The people who died in London this week were not expecting an inadequate dickhead would kill them. Equally, people do not expect to be killed when they go to a concert in Paris, have a boozy holiday in Bali, pop out for a coffee in Sydney's business district, go to work in New York, do their job as an MP in Yorkshire or any number of things for which death should never be the penalty.
It might be true that cancer or heart disease or the pollution of London is more likely to claim our lives than a terrorist but fear is not always rational. Hell, I am scared of entering a public toilet and discovering it is a pull-chain loo. My rational brain tells me the toilet probably won't hurt me but, after one such toilet in Turkey juddered away from the wall when I pulled the chain, my fearful brain tells me I should hold on until I can find a low-level loo with a button or lever.
Within hours of the attack, it was indeed business as usual in London. That is the way it should be. Last night as I was on my way to the tube after work, a Spanish couple asked me for directions to the Houses of Parliament so they could pay their respects. It was a properly moving London moment and I hope my directions made sense to them.
If anyone is scared, they deserve compassion and reassurance, not scorn. If anyone marks themselves as safe on Facebook, they are simply using a modern form of communication to reassure others who might be worried. Now is not the time to tell people how to react to a tragic event. We all react to tragic events in our own ways. You only need to look at the varied faces of people at any given funeral to work that out.
Predictably, Daesh has claimed responsibility for this week's fuckery even though they probably had no idea who the murderous thug was before the news broke on Wednesday. They don't need to know him personally because anyone with an internet connection can be disgracefully inspired by the acts and warped messages of Daesh.
I'm not going to name the terrorist. He does not deserve the attention or the posthumous fame. He was last seen by us all as a bloated, middle-aged turd dying on a road. He is not a hero or a martyr. He is nothing. Instead, we should remember PC Keith Palmer, Aysha Frade, Leslie Rhodes and Kurt Cochran. We should honour the paramedics, the police, the doctors and nurses who ran towards the incident from a nearby hospital to help, and, yes, we should honour the journalists who were on the scene reporting responsibly.

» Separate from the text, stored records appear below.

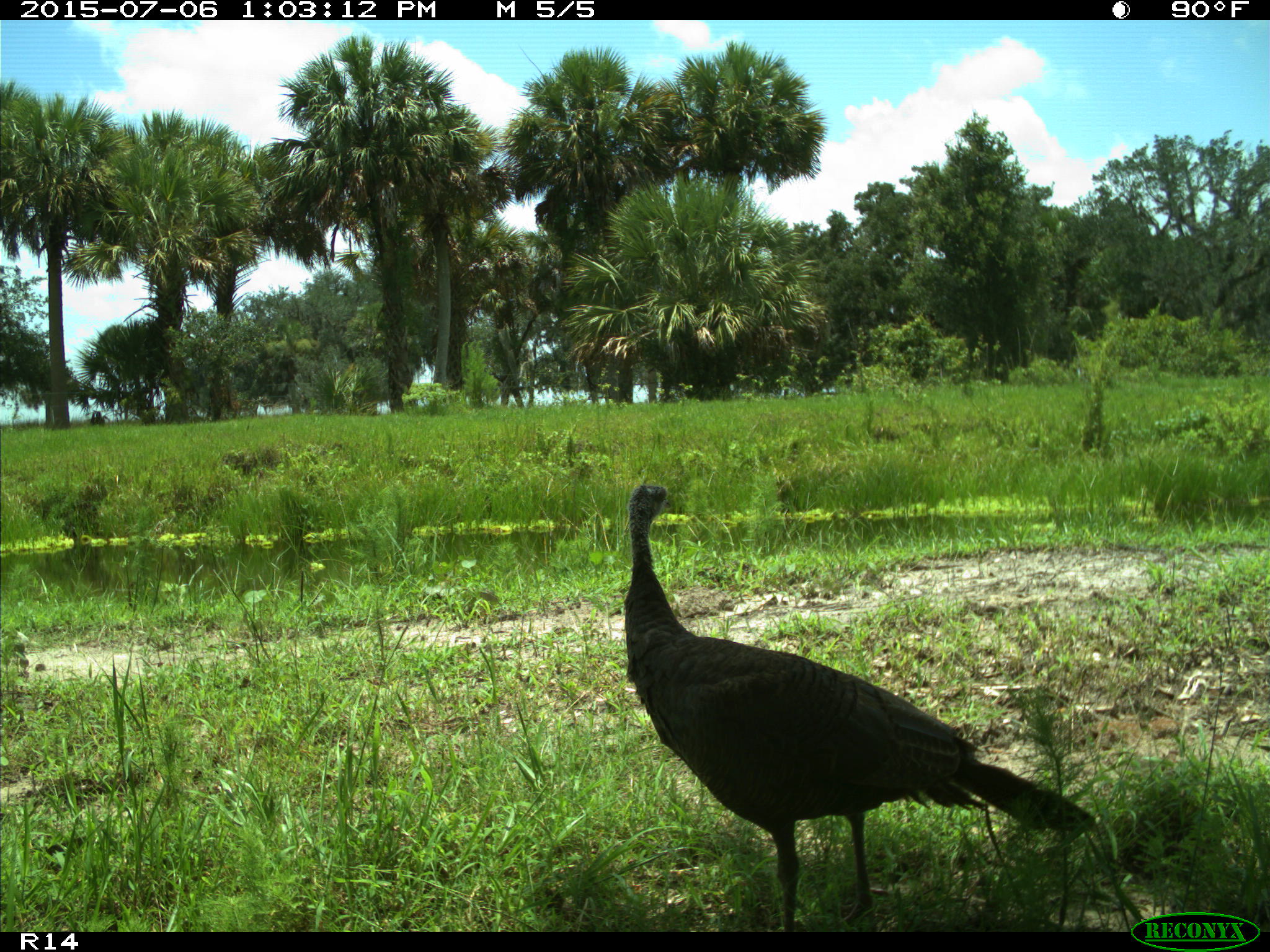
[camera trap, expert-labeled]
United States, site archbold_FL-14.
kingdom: Animalia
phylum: Chordata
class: Aves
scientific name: Aves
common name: birds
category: unidentified bird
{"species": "unidentified bird (birds) (Aves)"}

And if you're still a bit scared, that's OK. We've got your back, we are with you.
Frankly, you don't know scared until, on your own, you have to search behind every book on every shelf in a library in Canning Town in an evacuated building to find a 'device' before the police and bomb squad will deign to come and investigate. That was me in the late 1970s in the library in Canning Town, East London. I didn't feel any kind of hero. It was my job. I was a Londoner and my forebears had endured much worse from plague to Blitz. Thankfully, the whole thing was a hoax. As I recall, I was allowed to go home from work an hour early as a reward!